▸ Texte fourni:
De plus, le monde assez dense et riche de la trilogie originale de Pierre Pevel, même s’il manque parfois de souffle et à quelques reprises d’une plus grande dextérité de plume (ce que l’auteur corrigera ensuite dans la trilogie d’Ambremer) se voit complété par d’autres qui ont repris le flambeau, à la manière d’un Vingt ans après ou d’un Vicomte de Bragelonne.

J’ai pour ma part eu des difficultés avec l’écriture qui me semblait trop rapide de ces romans, car n’est pas Alexandre Dumas qui veut, mais je dois admettre que les aventures des Lames sont à la hauteur de ce qu’enfant j’avais pu fantasmer à la lecture de celles des Mousquetaires ou à la vision des films où Jean Marais exécutait bottes et feintes avec le panache qu’on lui connaissait.

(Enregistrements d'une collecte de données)
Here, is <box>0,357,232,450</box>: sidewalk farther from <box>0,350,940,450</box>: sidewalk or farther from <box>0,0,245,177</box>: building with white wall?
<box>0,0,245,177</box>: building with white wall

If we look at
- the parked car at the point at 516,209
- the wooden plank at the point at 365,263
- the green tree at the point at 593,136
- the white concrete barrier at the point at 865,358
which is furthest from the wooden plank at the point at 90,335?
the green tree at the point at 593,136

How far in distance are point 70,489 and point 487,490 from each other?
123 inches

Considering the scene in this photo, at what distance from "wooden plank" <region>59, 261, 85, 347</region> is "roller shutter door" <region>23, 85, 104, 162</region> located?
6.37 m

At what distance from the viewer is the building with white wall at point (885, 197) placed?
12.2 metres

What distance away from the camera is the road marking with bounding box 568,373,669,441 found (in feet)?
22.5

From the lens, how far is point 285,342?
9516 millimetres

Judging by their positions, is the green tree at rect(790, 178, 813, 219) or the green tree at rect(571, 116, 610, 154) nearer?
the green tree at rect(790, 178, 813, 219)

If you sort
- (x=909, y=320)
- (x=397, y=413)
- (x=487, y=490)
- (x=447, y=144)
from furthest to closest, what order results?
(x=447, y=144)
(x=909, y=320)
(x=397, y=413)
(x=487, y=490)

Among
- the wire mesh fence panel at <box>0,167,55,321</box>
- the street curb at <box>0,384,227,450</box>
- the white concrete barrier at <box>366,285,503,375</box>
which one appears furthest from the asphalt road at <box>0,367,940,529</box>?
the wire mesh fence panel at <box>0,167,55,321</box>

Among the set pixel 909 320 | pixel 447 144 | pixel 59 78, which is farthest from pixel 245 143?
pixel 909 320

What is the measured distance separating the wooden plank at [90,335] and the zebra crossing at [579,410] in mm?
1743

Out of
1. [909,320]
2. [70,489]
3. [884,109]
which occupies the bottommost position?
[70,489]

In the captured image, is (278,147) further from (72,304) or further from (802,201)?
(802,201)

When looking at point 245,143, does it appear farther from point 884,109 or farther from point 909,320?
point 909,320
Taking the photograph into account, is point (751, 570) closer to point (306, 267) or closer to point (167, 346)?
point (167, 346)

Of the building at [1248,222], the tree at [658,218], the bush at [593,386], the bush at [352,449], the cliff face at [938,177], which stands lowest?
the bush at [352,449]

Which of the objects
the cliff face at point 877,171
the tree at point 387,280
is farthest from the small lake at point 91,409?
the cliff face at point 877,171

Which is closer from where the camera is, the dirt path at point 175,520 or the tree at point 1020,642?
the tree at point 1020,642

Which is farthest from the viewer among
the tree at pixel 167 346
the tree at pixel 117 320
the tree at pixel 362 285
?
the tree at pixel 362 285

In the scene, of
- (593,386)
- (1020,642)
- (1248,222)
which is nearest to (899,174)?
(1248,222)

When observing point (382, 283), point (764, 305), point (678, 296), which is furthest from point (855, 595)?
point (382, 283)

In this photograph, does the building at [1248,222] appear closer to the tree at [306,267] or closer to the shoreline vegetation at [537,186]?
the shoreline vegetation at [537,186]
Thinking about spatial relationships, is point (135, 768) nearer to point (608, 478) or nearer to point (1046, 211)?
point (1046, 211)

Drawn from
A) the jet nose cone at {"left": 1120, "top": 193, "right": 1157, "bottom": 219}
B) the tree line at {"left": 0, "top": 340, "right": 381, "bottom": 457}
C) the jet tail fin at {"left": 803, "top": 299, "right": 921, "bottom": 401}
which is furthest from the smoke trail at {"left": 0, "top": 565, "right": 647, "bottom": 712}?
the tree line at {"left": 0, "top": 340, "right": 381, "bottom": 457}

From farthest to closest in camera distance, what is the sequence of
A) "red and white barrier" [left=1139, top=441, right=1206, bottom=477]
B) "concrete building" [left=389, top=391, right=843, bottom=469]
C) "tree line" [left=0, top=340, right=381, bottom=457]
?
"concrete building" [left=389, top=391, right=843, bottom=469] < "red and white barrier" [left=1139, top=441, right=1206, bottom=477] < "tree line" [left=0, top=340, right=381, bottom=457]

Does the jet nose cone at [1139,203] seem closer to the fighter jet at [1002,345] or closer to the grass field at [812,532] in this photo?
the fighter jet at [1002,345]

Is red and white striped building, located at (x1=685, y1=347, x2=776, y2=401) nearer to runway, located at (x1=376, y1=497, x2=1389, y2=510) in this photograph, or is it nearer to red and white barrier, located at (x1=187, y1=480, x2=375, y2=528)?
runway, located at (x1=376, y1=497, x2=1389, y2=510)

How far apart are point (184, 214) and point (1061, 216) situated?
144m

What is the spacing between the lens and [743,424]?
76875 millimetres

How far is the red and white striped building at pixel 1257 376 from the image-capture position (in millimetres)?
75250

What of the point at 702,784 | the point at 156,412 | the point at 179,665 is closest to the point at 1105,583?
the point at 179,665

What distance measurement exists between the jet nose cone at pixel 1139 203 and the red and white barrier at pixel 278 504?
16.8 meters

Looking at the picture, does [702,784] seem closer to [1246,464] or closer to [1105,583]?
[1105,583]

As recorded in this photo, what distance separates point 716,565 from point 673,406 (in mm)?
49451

▸ Les exercices:
#1 Répondez à ces questions d'après le texte fourni.
(a) Dans quelle trilogie l'auteur corrigera-t-il ensuite son manque de dextérité de plume ?
(b) Quel écrivain est nommé dans l'expression « n'est pas … qui veut » ?
(c) Quel acteur exécutait bottes et feintes avec panache dans les films évoqués ?
#2 Filtrez les lignes des données ci-dessus et recopiez chacune de celles qui contiennent le mot "farthest".

▸ Corrigé des exercices:
#1
(a) Dans la trilogie d'Ambremer.
(b) Alexandre Dumas.
(c) Jean Marais.

#2
Among the set pixel 909 320 | pixel 447 144 | pixel 59 78, which is farthest from pixel 245 143?
is farthest from the small lake at point 91,409?
Which is farthest from the viewer among
From farthest to closest in camera distance, what is the sequence of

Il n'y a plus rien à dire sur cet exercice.